Reproduce every one of the rows below word for word.

## Data entries
══════════
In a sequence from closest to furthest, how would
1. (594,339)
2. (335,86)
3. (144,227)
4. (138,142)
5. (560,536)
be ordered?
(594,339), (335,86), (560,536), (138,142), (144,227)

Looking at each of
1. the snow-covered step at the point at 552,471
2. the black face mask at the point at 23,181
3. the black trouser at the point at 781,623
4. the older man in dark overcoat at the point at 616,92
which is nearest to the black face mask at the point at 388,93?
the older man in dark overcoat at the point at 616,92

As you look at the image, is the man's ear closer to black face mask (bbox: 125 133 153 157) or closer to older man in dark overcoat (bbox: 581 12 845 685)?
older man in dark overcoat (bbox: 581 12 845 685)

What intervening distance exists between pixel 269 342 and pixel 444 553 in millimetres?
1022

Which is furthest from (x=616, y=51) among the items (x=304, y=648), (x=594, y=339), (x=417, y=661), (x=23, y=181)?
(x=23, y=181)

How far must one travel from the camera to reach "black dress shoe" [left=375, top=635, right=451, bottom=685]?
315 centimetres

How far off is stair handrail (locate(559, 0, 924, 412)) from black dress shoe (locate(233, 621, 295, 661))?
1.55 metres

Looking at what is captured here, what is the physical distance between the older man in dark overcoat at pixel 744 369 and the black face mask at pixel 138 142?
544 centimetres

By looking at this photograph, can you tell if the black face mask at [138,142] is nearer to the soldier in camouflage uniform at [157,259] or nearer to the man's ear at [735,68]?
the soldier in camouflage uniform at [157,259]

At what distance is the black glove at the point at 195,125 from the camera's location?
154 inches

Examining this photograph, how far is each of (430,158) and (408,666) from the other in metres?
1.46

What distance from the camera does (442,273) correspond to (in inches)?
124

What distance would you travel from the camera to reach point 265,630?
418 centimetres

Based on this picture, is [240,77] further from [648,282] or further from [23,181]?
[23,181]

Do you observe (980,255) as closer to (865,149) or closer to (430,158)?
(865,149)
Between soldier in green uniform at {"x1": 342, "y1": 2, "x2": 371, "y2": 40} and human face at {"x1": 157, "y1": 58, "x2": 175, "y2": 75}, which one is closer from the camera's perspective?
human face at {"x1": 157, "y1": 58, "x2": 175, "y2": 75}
══════════
## Answer for the task
In a sequence from closest to furthest, how would
1. (594,339)
2. (335,86)
3. (144,227)
4. (138,142)
5. (560,536)
be ordered?
(594,339), (335,86), (560,536), (138,142), (144,227)

Looking at each of
1. the snow-covered step at the point at 552,471
2. the black face mask at the point at 23,181
3. the black trouser at the point at 781,623
4. the older man in dark overcoat at the point at 616,92
which is nearest to the black face mask at the point at 388,93?
the older man in dark overcoat at the point at 616,92

As you look at the image, is the man's ear closer to black face mask (bbox: 125 133 153 157) or closer to older man in dark overcoat (bbox: 581 12 845 685)?
older man in dark overcoat (bbox: 581 12 845 685)

What intervening distance exists between pixel 269 342 and pixel 444 553 in millimetres?
1022

Which is furthest from (x=616, y=51) among the items (x=304, y=648), (x=594, y=339), (x=417, y=661), (x=23, y=181)?
(x=23, y=181)

How far must one travel from the camera to reach "black dress shoe" [left=375, top=635, right=451, bottom=685]?
315 centimetres

How far off is stair handrail (locate(559, 0, 924, 412)) from black dress shoe (locate(233, 621, 295, 661))?
1.55 metres

Looking at what is captured here, what is the physical distance between the older man in dark overcoat at pixel 744 369 and the black face mask at pixel 138 142?
544 centimetres

By looking at this photograph, can you tell if the black face mask at [138,142] is nearer to the soldier in camouflage uniform at [157,259] or nearer to the man's ear at [735,68]?
the soldier in camouflage uniform at [157,259]

At what distance is the black glove at the point at 195,125 from the camera's location?
154 inches

Examining this photograph, how far is each of (430,158) and (408,666) from the other in metres?
1.46

What distance from the camera does (442,273) correspond to (in inches)?
124

What distance would you travel from the camera to reach point 265,630?
418 centimetres

Based on this picture, is [240,77] further from [648,282] or further from [23,181]?
[23,181]

Do you observe (980,255) as closer to (865,149) or closer to (430,158)?
(865,149)
Between soldier in green uniform at {"x1": 342, "y1": 2, "x2": 371, "y2": 40} and human face at {"x1": 157, "y1": 58, "x2": 175, "y2": 75}, which one is closer from the camera's perspective?
human face at {"x1": 157, "y1": 58, "x2": 175, "y2": 75}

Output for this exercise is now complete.